A similar story unfolds in the field of heat transfer. When designing a heat exchanger for a chemical reactor or a cooling system for electronics, one must understand how heat moves from a solid surface into the surrounding fluid. This process is governed by the thermal and momentum boundary layers—thin regions near the surface where the fluid's velocity and temperature change rapidly. For a shear-thickening fluid, the relationship between these two boundary layers is fundamentally different from that in a Newtonian fluid. The fluid's tendency to thicken under shear alters the velocity profile near the hot surface, which in turn changes the efficiency with which heat is carried away. To accurately predict and control heat transfer in systems involving polymer solutions, suspensions, or biological fluids, engineers must account for the fluid's shear-thickening character, as it directly links the material's rheology to its thermodynamic performance.

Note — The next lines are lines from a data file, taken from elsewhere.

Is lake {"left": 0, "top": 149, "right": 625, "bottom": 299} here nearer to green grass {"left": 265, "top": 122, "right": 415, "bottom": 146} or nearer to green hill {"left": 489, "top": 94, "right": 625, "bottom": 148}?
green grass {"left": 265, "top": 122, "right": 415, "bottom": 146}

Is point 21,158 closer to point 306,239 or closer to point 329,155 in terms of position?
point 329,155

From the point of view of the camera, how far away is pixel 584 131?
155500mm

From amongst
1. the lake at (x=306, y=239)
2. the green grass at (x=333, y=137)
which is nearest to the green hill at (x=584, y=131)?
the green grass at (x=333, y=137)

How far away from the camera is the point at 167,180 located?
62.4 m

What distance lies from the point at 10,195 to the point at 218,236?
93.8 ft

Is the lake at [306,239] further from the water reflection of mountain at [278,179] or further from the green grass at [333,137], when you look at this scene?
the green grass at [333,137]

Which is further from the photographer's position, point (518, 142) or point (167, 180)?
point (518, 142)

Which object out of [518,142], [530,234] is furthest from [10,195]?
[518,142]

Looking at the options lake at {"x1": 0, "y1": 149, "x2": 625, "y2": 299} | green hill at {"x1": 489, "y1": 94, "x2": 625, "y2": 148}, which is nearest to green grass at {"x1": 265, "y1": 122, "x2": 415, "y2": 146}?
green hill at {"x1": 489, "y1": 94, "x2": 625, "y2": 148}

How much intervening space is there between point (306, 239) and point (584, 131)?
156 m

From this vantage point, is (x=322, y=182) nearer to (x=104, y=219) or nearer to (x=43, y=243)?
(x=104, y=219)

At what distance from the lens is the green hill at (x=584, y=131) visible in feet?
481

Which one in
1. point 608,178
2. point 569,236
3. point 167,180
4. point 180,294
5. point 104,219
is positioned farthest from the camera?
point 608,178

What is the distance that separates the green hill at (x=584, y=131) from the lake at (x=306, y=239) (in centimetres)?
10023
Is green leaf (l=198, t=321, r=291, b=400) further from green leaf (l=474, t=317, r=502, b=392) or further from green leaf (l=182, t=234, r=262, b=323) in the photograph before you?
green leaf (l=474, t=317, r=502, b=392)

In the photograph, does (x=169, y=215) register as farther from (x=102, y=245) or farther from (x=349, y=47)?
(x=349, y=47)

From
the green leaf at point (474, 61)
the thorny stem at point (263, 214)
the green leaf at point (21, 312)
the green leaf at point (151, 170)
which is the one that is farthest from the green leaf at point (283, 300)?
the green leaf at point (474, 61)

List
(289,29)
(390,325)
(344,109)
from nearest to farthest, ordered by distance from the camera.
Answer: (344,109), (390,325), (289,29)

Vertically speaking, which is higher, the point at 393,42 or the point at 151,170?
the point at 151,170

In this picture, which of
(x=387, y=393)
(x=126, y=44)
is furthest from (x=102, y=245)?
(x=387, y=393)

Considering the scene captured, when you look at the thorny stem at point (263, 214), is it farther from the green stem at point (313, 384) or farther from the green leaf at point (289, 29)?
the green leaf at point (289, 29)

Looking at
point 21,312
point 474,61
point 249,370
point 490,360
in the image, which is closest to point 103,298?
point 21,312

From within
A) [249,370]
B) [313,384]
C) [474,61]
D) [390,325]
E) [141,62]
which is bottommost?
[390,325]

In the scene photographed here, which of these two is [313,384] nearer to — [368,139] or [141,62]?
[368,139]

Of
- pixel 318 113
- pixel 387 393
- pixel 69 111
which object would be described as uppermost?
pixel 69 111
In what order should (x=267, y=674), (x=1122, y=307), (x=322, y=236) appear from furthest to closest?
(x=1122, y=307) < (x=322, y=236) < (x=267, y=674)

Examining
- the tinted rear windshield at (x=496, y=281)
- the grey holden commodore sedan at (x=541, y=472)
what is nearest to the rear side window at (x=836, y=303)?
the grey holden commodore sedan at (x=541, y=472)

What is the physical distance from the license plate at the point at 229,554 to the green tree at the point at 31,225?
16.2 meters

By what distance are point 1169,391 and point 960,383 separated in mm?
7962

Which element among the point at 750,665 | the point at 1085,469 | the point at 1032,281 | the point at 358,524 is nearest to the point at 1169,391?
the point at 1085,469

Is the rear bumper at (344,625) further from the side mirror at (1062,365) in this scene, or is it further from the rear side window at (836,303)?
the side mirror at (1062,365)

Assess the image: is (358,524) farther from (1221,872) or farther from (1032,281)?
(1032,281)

From smart armor to industrial pipelines, and from electrochemical cells to heat exchangers, the principle of shear-thickening reveals itself not as an isolated curiosity, but as a unifying concept. It is a striking reminder that the complex behaviors we observe and engineer on the macroscopic scale are often governed by elegant and universal physical laws playing out in the unseen world of atoms and particles.